Copy all n nodes into an array (O(n) time and space), then use array indexing for random access. Operations like reversal or middle-finding become trivial with indices, but the O(n) extra space defeats the purpose of using a linked list.
Most linked list operations traverse the list once (O(n)) and re-wire pointers in-place (O(1) extra space). The brute force often copies nodes to an array to enable random access, costing O(n) space. In-place pointer manipulation eliminates that.
Review these before coding to avoid predictable interview regressions.
Wrong move: Pointer updates overwrite references before they are saved.

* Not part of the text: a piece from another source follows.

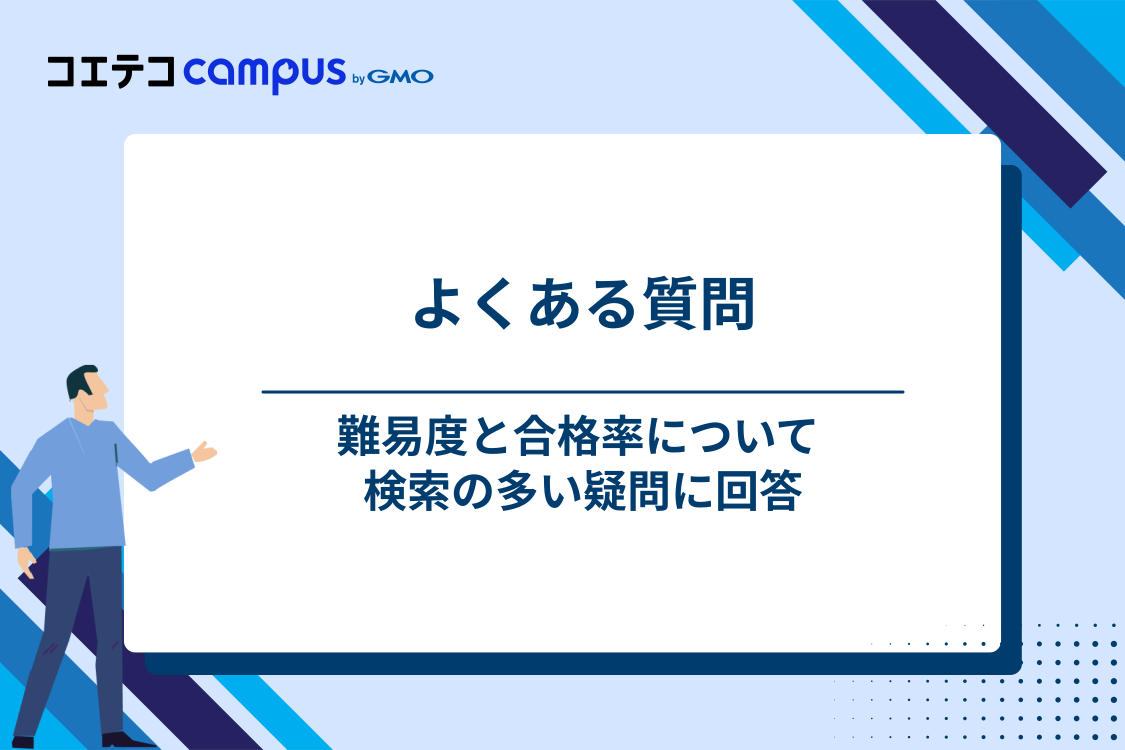 コエテコ campus by GMO

よくある質問

難易度と合格率について
検索の多い疑問に回答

Usually fails on: List becomes disconnected mid-operation.
Fix: Store next pointers first and use a dummy head for safer joins.
Wrong move: Advancing both pointers shrinks the search space too aggressively and skips candidates.
Usually fails on: A valid pair can be skipped when only one side should move.
Fix: Move exactly one pointer per decision branch based on invariant.
Wrong move: Pushing without popping stale elements invalidates next-greater/next-smaller logic.
Usually fails on: Indices point to blocked elements and outputs shift.
Fix: Pop while invariant is violated before pushing current element.